Direction: Revise the data below so that every instance of "white marble countertop" reads "marble worktop", leaving all other text unchanged.

.....

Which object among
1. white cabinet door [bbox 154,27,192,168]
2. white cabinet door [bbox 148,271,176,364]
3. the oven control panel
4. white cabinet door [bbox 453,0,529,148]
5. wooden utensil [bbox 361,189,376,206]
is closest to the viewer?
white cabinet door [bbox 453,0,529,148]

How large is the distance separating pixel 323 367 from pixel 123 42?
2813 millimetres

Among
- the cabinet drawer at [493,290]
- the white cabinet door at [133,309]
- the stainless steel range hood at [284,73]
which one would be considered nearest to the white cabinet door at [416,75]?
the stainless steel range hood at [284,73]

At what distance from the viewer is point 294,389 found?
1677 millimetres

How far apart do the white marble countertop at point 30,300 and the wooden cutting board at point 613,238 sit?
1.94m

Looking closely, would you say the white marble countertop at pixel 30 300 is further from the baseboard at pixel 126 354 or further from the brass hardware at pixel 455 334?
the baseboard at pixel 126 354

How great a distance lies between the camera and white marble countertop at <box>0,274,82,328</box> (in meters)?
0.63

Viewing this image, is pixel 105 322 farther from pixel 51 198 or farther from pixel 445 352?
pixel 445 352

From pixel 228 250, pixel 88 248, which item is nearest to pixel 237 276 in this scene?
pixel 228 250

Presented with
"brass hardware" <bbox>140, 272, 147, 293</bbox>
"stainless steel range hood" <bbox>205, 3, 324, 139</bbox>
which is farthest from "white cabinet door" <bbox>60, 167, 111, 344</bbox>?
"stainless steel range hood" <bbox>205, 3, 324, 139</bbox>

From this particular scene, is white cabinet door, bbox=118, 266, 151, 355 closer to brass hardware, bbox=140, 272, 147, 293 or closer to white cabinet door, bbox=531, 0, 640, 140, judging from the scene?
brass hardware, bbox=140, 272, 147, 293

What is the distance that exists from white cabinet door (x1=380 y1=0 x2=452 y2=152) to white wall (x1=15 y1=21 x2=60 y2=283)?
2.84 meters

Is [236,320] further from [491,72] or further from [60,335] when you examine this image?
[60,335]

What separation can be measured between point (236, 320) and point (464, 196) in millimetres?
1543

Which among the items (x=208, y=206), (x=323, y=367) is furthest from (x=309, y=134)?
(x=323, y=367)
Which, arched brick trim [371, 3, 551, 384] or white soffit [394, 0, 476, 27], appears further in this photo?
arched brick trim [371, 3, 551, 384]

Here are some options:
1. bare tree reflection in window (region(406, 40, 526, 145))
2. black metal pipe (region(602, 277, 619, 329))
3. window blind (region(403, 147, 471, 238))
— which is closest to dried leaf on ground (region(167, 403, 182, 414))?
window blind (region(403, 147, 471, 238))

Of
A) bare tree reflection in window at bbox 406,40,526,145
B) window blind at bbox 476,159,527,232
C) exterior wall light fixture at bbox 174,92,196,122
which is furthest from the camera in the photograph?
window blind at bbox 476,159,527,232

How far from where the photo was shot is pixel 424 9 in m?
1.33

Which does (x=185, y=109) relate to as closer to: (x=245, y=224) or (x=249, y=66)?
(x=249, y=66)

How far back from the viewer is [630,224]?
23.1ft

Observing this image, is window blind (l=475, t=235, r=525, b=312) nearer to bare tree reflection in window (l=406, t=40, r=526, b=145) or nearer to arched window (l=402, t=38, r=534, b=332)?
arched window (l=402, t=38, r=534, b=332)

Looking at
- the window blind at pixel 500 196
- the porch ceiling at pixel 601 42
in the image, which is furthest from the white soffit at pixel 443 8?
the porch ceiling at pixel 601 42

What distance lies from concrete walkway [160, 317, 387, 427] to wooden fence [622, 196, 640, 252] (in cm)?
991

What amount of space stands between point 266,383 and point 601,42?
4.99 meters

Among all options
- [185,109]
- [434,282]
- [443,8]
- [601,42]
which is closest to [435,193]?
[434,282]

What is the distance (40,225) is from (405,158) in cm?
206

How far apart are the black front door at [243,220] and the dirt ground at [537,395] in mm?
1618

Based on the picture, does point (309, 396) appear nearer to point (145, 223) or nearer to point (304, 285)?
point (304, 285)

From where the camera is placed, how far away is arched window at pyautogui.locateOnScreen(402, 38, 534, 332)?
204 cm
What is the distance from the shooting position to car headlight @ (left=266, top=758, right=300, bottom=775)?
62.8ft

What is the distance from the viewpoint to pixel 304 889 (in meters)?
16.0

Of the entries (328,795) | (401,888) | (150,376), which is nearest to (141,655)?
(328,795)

.....

Complete output:
Which object among
1. white cabinet door [bbox 154,27,192,168]
2. white cabinet door [bbox 148,271,176,364]
3. the oven control panel
4. white cabinet door [bbox 453,0,529,148]
5. wooden utensil [bbox 361,189,376,206]
is closest to the viewer?
white cabinet door [bbox 453,0,529,148]

How large is the distance separating pixel 323 367 from pixel 123 42?
2813 millimetres

Among
- the cabinet drawer at [493,290]
- the white cabinet door at [133,309]
- the stainless steel range hood at [284,73]
which one would be considered nearest to the white cabinet door at [416,75]?
the stainless steel range hood at [284,73]

At what distance from the viewer is point 294,389 found?
1677 millimetres

How far apart do the marble worktop at point 30,300 and the wooden cutting board at point 613,238 sit?
1.94m

Looking closely, would you say the marble worktop at pixel 30 300 is further from the baseboard at pixel 126 354 or further from the brass hardware at pixel 455 334?
the baseboard at pixel 126 354

How great a distance lies between the camera and marble worktop at <box>0,274,82,328</box> (in meters)?
0.63

Viewing this image, is pixel 105 322 farther from pixel 51 198 or farther from pixel 445 352?
pixel 445 352

From pixel 228 250, pixel 88 248, which item is nearest to pixel 237 276 in this scene?
pixel 228 250

Presented with
"brass hardware" <bbox>140, 272, 147, 293</bbox>
"stainless steel range hood" <bbox>205, 3, 324, 139</bbox>
which is farthest from "white cabinet door" <bbox>60, 167, 111, 344</bbox>?
"stainless steel range hood" <bbox>205, 3, 324, 139</bbox>

From this particular scene, is white cabinet door, bbox=118, 266, 151, 355 closer to brass hardware, bbox=140, 272, 147, 293 or closer to white cabinet door, bbox=531, 0, 640, 140, judging from the scene?
brass hardware, bbox=140, 272, 147, 293

What is the distance that exists from white cabinet door (x1=380 y1=0 x2=452 y2=152) to white wall (x1=15 y1=21 x2=60 y2=283)?
2.84 meters

Is [236,320] further from [491,72] or further from [60,335] when you examine this image?
[60,335]

What separation can be measured between point (236, 320) and point (464, 196) in millimetres?
1543

Which among the items (x=208, y=206), (x=323, y=367) is furthest from (x=309, y=134)?
(x=323, y=367)
Which, arched brick trim [371, 3, 551, 384] or white soffit [394, 0, 476, 27], appears further in this photo?
arched brick trim [371, 3, 551, 384]

Here are some options:
1. bare tree reflection in window (region(406, 40, 526, 145))
2. black metal pipe (region(602, 277, 619, 329))
3. window blind (region(403, 147, 471, 238))
— which is closest to dried leaf on ground (region(167, 403, 182, 414))?
window blind (region(403, 147, 471, 238))

Of
A) bare tree reflection in window at bbox 406,40,526,145
B) window blind at bbox 476,159,527,232
C) exterior wall light fixture at bbox 174,92,196,122
which is furthest from the camera in the photograph?
window blind at bbox 476,159,527,232

How far from where the photo was shot is pixel 424 9 in m?
1.33

Which does (x=185, y=109) relate to as closer to: (x=245, y=224) or (x=249, y=66)?
(x=249, y=66)

How far back from the viewer is [630,224]?
23.1ft

Observing this image, is window blind (l=475, t=235, r=525, b=312) nearer to bare tree reflection in window (l=406, t=40, r=526, b=145) or nearer to arched window (l=402, t=38, r=534, b=332)?
arched window (l=402, t=38, r=534, b=332)

Looking at
- the window blind at pixel 500 196
- the porch ceiling at pixel 601 42
in the image, which is furthest from the white soffit at pixel 443 8?
the porch ceiling at pixel 601 42

What distance lies from concrete walkway [160, 317, 387, 427] to wooden fence [622, 196, 640, 252] (in cm)?
991

What amount of space stands between point 266,383 and point 601,42?
4.99 meters

Among all options
- [185,109]
- [434,282]
- [443,8]
- [601,42]
which is closest to [435,193]?
[434,282]

What is the distance (40,225) is from (405,158) in cm?
206

How far apart are the black front door at [243,220] and the dirt ground at [537,395] in mm?
1618

Based on the picture, does point (309, 396) appear nearer to point (145, 223) or nearer to point (304, 285)?
point (304, 285)

From where the camera is placed, how far away is arched window at pyautogui.locateOnScreen(402, 38, 534, 332)?
204 cm
What is the distance from the shooting position to car headlight @ (left=266, top=758, right=300, bottom=775)?
62.8ft

What is the distance from the viewpoint to pixel 304 889 (in meters)?
16.0

Of the entries (328,795) | (401,888) | (150,376), which is nearest to (141,655)?
(328,795)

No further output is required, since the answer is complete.